While there is no realistic “final” exit from this bond, progress can be made through “cooperative incentives and support schemes” designed to encourage cooperative ownership through financial incentives, advice, and taxation. Re-expanding the public sector would mark a reaffirmation of democratic control over the economy, and the taking of surpluses for social purposes. Public ownership remains defensible for these and other reasons, including the need to provide competition in oligopoly markets, to provide essential services based on need, not profitability, and the need to provide first-class infrastructure in the realm of “natural public monopoly”.
Furthermore, even though Soviet-style bureaucratic socialism is dead – the relative flexibility of capital flows is preferable to a stifling “command economy” – the same goes without saying for the “democratic mixed economy” project in which the capital flows themselves are democratized through wage-earning funds. Meidner style, and in which cooperative enterprises proliferate throughout economic systems.

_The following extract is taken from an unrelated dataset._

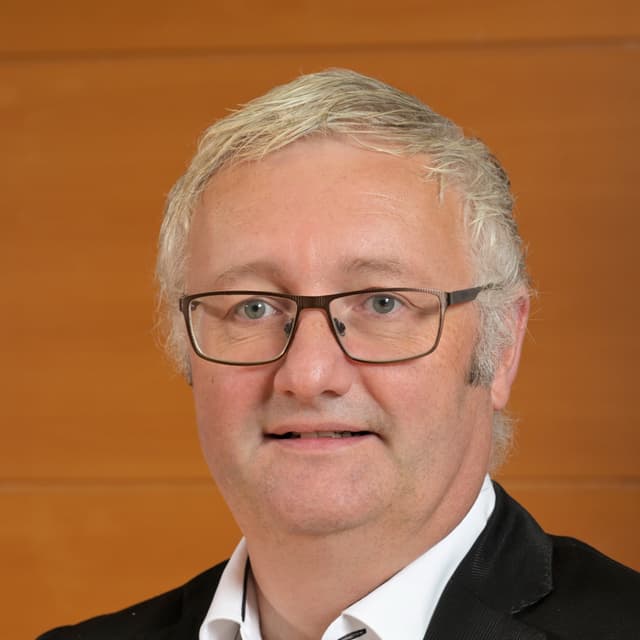 Stefan Eckner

While there is still a need for a radical revival of the traditional social democratic agenda, we might ask: is there any point in expecting such a process to take place through the Labor Party? As Hamilton justifies, “The fading of substantive differences between conservative and social democratic parties means that they are more likely to attract careerists and opportunists.”
ALP reform will not be easy, but a good start is the mandatory disclosure of faction membership in conference elections, direct election of National Conference candidates, provision of policy speeches by all conference candidates, and all conference decisions to be taken as binding.

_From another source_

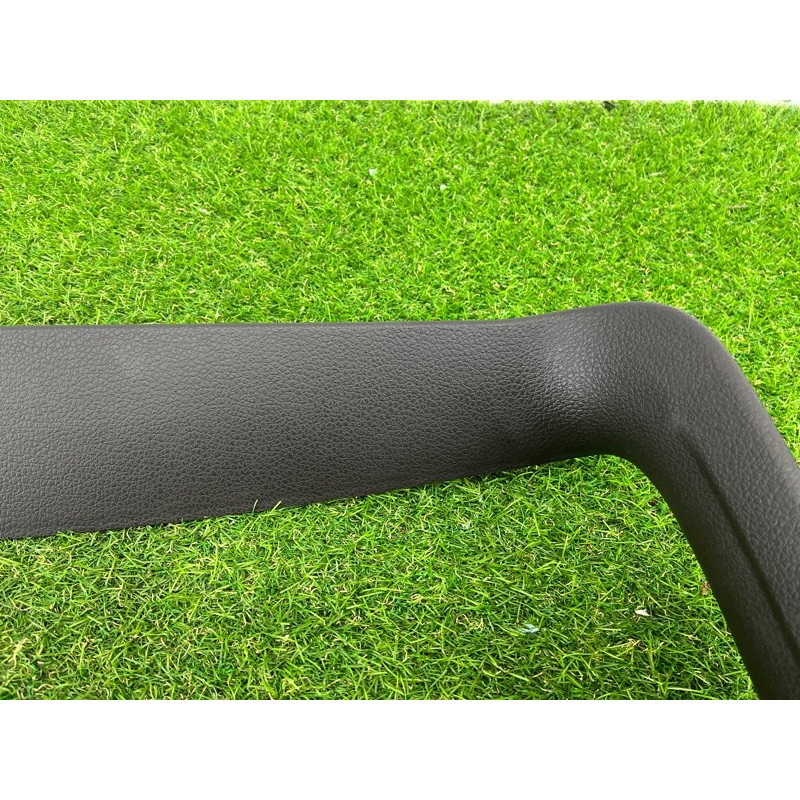 Обшивка крышки багажника (салон) Volkswagen Touareg FL 2015 3.6 7P6867603C3G4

In this way, ordinary party members will gain influence over the decision-making process, paving the way for the social democratic reform movement from below. The ALP needs to be a “bottom-up” not a “top-down” party, shifting power from careerists to ranks and files. By empowering the ranks and files of ALP, moreover, there is also hope of mobilizing them into broader struggles led by alliances such as the “Now We Are the People” movement. Building a power bloc strong enough to secure real change remains the most pressing task facing the broad left today.
Traditional social democracy is neither dead nor irrelevant, but after the “Third Way” and its impact on Labor thought, it certainly finds itself relegated to the margins of obsolescence.
However, in the process of its revival, the social democratic movement could do worse than heed Hamilton’s advice, moving to support a new politics that looks beyond consumption to provide scope for developing real meaning in people’s lives. While economic growth need not be abandoned completely as a core goal, and sustained productivity gains will maintain competitiveness, it must always be weighed against social costs.
A good place to start is to apply 35 hours a week and extend the mandatory annual leave. Instead of internalizing the idea that there is no alternative to neoliberalism and bland Third Way politics, social democrats and socialist democrats need, now, to return to their radical roots. Only then can they avoid the effective “liquidation” that Hamilton suggests in “What’s Left? The Death of Social Democracy.”
Tristan Ewins is an established freelance writer, qualified teacher and social commentator based in Melbourne, Australia. He is also a long-time member of the Left Socialist Australian Labor Party (ALP).